For a system with two possible states $|e\rangle$ and $|g\rangle$, some sources refer to the Pauli matrices as,

$$ \sigma_z = |e\rangle\langle e| - |g\rangle\langle g|\\ \sigma_x = |e\rangle\langle g| + |g\rangle\langle e|\\ \sigma_y = -i|e\rangle\langle g| + i|g\rangle\langle e| $$

Some sources present the Pauli matrices (without explicitly specifying the basis set) as,

$$ \sigma_z = \left(\begin{array}{cc}1&0\\0&-1\end{array}\right)\\ \sigma_x = \left(\begin{array}{cc}0&1\\1&0\end{array}\right)\\ \sigma_y = \left(\begin{array}{cc}0&-i\\i&0\end{array}\right) $$

I observed that the two equation sets above tally for the basis set:

$$ |e\rangle = \left(\begin{array}{cc}1\\0\end{array}\right)\\ |g\rangle = \left(\begin{array}{cc}0\\1\end{array}\right) $$

I would highly appreciate it if you could shed some light on the generic/basis independent form of the Pauli matrices. What form of Pauli matrices should I use for the following basis set?

$$ |e\rangle = \left(\begin{array}{cc}0\\1\end{array}\right)\\ |g\rangle = \left(\begin{array}{cc}1\\0\end{array}\right) $$

Answer 1

One has to distinguish between an operator and a matrix representation of the operator in particular basis. Matrix is a square table that knows nothing about a basis, whereas an operator may have different representation in different bases that is an operator may be represented by different matrices.

Pauli matrices are a fixed set of matrices used for describing two-level systems and spin-1/2. These are just fixed matrices, given by the second equation in the OP. On the other hand, spin-1/2 components or a two-level system Hamiltonian will be represented in terms of Pauli matrices differently.

If the above distinction between operators and matrices seems two abstract, let us think about wave functions and the basis vectors.

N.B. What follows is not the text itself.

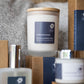 Afrikaanse Kers | Melkskommel candle - packaging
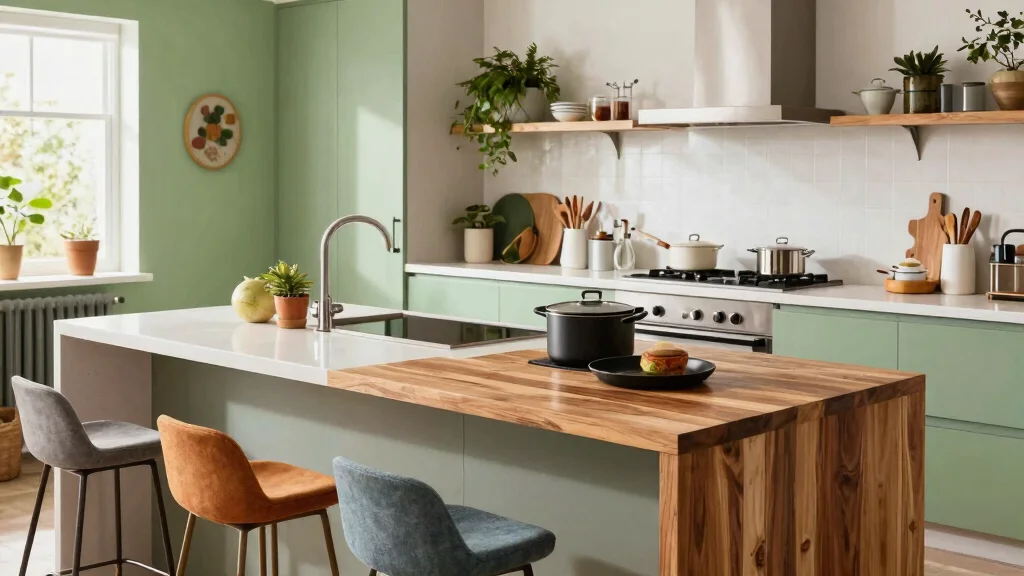 12 Kitchen Island Bench Ideas for Seating and Prep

In one basis we may have wave function $$ |\psi\rangle=\begin{pmatrix}1\\0\end{pmatrix} $$ In another basis the same wave function will be written as $$ |\psi\rangle=\begin{pmatrix}\alpha\\\beta\end{pmatrix} = \alpha \begin{pmatrix}1\\0\end{pmatrix} + \beta \begin{pmatrix}0\\1\end{pmatrix} $$ is $\begin{pmatrix}1\\0\end{pmatrix}$ in the first equation different from $\begin{pmatrix}1\\0\end{pmatrix}$? Yes, these are unit vectors in different representations, but these are the same 2-by-1 matrix.

Answer 2

Set \begin{align} |e'\rangle & =|g\rangle=\left(\begin{array}{cc}0\\1\end{array}\right) \tag{01a}\label{01a}\\ |g'\rangle & =|e\rangle=\left(\begin{array}{cc}1\\0\end{array}\right) \tag{01b}\label{01b} \end{align} then \begin{align} \sigma'_z &= |e'\rangle\langle e'| - |g'\rangle\langle g'|= |g\rangle\langle g| - |e\rangle\langle e|=-\sigma_z \tag{02a}\label{02a} \\ \sigma'_x &= |e'\rangle\langle g'| + |g'\rangle\langle e'|= |g\rangle\langle e| + |e\rangle\langle g|=+\sigma_x \tag{02b}\label{02b} \\ \sigma'_y & = -i|e'\rangle\langle g'| + i|g'\rangle\langle e'|= -i|g\rangle\langle e| + i|e\rangle\langle g|=-\sigma_y \tag{02c}\label{02c} \end{align}